Towards a Probabilistic Framework for Analyzing and Improving LLM-Enabled Software
This work addresses the problem of developing robust LLM-enabled systems for software engineers, offering a principled but incremental approach to system analysis and improvement.
The paper tackles the challenge of ensuring reliability and verifiability in LLM-enabled software systems by proposing a probabilistic framework that models distributions over semantically equivalent outputs to analyze and improve Transference Models. In a case study on autoformalization, this approach identified weaknesses and guided improvements, leading to more reliable and interpretable outputs.
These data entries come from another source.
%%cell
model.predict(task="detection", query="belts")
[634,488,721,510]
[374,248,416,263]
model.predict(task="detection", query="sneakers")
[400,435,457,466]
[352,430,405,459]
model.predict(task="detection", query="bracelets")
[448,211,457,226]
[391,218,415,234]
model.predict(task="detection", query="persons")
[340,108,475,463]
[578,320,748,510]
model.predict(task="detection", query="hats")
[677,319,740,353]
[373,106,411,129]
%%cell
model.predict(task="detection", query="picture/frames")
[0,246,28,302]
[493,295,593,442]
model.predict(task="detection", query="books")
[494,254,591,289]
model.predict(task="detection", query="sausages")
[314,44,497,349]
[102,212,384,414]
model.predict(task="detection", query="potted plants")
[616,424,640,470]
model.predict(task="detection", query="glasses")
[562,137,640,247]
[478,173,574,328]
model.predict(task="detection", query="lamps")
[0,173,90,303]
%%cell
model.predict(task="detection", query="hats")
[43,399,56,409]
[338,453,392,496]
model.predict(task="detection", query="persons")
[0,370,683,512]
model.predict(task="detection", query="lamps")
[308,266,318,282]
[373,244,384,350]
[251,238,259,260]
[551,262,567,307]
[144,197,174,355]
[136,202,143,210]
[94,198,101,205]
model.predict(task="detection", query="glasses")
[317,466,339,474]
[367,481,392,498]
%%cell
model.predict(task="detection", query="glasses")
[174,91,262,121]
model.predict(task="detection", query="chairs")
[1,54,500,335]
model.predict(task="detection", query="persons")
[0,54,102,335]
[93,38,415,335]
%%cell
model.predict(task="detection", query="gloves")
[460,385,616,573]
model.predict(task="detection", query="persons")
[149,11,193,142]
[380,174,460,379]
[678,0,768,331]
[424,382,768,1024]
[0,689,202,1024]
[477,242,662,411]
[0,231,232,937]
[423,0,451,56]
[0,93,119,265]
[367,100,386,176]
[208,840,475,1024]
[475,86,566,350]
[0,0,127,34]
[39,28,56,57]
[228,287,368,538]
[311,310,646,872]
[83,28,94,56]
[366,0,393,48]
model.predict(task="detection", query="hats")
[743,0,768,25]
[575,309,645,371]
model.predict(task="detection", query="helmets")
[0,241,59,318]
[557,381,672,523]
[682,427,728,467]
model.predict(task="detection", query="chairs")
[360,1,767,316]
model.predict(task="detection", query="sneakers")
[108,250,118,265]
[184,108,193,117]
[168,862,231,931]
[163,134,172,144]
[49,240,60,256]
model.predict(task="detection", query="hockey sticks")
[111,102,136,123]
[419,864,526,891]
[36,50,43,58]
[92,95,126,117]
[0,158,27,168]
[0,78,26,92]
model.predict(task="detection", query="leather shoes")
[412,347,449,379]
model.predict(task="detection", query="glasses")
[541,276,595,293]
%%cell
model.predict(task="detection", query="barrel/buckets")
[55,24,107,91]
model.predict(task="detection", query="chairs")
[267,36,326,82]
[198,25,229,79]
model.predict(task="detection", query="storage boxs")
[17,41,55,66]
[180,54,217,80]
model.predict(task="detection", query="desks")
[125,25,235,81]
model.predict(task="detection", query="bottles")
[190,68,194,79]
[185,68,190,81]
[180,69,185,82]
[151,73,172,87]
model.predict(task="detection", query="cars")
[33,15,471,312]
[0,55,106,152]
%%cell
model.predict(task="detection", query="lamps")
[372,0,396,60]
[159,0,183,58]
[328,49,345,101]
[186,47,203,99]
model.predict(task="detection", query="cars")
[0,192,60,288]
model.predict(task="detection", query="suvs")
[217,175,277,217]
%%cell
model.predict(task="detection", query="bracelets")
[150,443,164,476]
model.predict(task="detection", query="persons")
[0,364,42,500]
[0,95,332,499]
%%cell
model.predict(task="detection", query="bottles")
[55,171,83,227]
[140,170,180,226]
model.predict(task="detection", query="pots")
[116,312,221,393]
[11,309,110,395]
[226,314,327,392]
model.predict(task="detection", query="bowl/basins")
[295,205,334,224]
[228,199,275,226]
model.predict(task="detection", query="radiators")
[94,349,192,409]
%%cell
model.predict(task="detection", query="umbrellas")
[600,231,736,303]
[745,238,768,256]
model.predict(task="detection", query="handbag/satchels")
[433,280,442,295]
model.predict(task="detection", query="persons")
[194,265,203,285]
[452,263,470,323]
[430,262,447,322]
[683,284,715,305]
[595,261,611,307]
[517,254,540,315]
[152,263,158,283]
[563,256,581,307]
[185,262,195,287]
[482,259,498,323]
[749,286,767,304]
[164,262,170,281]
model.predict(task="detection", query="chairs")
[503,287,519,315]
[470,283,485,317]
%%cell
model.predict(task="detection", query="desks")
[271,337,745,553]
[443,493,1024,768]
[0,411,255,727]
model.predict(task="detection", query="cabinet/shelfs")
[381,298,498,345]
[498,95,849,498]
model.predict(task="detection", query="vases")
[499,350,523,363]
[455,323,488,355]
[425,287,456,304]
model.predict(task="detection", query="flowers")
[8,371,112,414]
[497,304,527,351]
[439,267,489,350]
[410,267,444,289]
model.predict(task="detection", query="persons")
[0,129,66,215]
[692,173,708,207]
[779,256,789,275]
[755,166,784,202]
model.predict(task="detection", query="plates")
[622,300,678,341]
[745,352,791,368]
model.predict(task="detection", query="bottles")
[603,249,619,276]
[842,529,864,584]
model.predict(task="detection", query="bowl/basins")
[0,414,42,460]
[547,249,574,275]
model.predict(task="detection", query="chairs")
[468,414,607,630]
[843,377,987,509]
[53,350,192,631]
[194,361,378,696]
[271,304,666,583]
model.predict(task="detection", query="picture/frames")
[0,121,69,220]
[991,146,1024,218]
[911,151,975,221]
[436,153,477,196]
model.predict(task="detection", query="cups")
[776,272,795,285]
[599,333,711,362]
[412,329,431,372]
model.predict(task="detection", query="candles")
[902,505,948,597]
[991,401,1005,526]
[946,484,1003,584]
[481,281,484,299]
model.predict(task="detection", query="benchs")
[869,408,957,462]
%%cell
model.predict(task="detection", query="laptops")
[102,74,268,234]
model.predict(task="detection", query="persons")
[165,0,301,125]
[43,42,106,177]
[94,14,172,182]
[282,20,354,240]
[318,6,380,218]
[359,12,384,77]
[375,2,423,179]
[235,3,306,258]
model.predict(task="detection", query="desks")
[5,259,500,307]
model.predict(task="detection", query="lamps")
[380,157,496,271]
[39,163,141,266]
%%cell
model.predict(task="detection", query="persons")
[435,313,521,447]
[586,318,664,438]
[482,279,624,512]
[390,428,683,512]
Ensuring the reliability and verifiability of large language model (LLM)-enabled systems remains a significant challenge in software engineering. We propose a probabilistic framework for systematically analyzing and improving these systems by modeling and refining distributions over clusters of semantically equivalent outputs. This framework facilitates the evaluation and iterative improvement of Transference Models--key software components that utilize LLMs to transform inputs into outputs for downstream tasks. To illustrate its utility, we apply the framework to the autoformalization problem, where natural language documentation is transformed into formal program specifications. Our case illustrates how distribution-aware analysis enables the identification of weaknesses and guides focused alignment improvements, resulting in more reliable and interpretable outputs. This principled approach offers a foundation for addressing critical challenges in the development of robust LLM-enabled systems.